PROBLÈMES ET CONSIGNES >>
1. Indiquez, d'après l'extrait du texte sur Salut c'est cool, chez quel label le cinquième album du groupe a été publié.
2. Expliquez, à partir de l'extrait du texte sur Salut c'est cool, pourquoi la démarche du groupe est rapprochée du DIY punk.
3. Traduisez en anglais la phrase suivante de l'extrait du texte : « Après leur passage – poubelles sur la tête – au Petit journal de Canal + jeudi, ils étaient le lendemain à La Vapeur à Dijon. »

Salut c’est cool est un OMNI (Objet Musical Non Identifié) en pleine expansion. Quatre albums publiés sur leur site internet (salutcestcool.com), un cinquième chez Barclay : « Sur le thème des grandes découvertes ». Un succès grandissant qui entraîne pas mal de louanges et critiques. Après leur passage – poubelles sur la tête – au Petit journal de Canal + jeudi, ils étaient le lendemain à La Vapeur à Dijon. On les a rencontrés avant leur concert où ces anciens étudiants en art déglingués et créatifs avaient invité Gargäntua et Rich Aucoin à se joindre à leur rave intérieure, entre sons poppy, confettis, sueur et techno.

SCC

Au départ, vous aviez publié vous-même vos morceaux gratuitement sur votre site, vous utilisez des matériaux recyclés dans vos concerts… Tout ça semble être une démarche proche du DIY punk : refus du consumérisme et de la société. Maintenant que vous avez du succès et que vous êtes chez Barclay, cela change votre rapport à la musique ?

DONNÉES FOURNIES >>
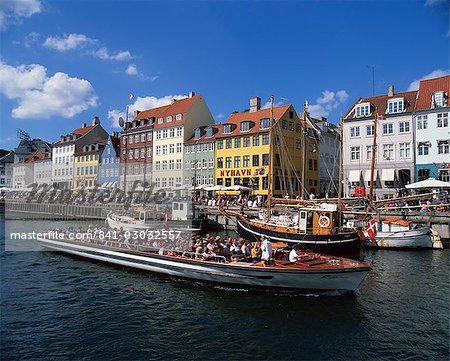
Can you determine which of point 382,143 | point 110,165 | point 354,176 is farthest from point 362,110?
point 110,165

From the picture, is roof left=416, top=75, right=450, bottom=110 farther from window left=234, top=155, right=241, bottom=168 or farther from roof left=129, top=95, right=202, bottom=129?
roof left=129, top=95, right=202, bottom=129

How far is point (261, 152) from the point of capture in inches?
2046

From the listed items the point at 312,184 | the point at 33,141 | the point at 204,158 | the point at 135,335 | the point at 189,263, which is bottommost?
the point at 135,335

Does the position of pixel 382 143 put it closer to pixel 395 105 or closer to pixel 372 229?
pixel 395 105

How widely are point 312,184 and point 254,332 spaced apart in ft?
156

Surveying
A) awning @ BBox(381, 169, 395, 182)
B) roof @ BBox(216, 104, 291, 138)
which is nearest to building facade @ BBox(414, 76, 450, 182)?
awning @ BBox(381, 169, 395, 182)

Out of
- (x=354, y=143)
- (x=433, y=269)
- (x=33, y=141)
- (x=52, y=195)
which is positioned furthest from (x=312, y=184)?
(x=33, y=141)

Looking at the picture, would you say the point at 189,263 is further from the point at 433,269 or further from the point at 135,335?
the point at 433,269

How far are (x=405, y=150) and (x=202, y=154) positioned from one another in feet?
97.3

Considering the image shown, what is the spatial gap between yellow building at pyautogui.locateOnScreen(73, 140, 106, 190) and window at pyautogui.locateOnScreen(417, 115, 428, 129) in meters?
60.2

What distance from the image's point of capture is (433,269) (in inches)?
871

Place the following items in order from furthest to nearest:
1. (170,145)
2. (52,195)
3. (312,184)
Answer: (52,195), (170,145), (312,184)

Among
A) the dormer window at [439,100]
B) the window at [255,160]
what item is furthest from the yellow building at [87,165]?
the dormer window at [439,100]

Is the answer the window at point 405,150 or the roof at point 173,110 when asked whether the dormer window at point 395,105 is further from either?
the roof at point 173,110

RÉPONSES FOURNIES >>
1. Chez Barclay.

2. Au départ, le groupe a publié lui-même ses morceaux gratuitement sur son site et il utilise des matériaux recyclés dans ses concerts. Ces pratiques évoquent le refus du consumérisme et de la société propre au DIY punk.

3. After their appearance – with trash cans on their heads – on Canal+'s Petit journal on Thursday, they were at La Vapeur in Dijon the next day.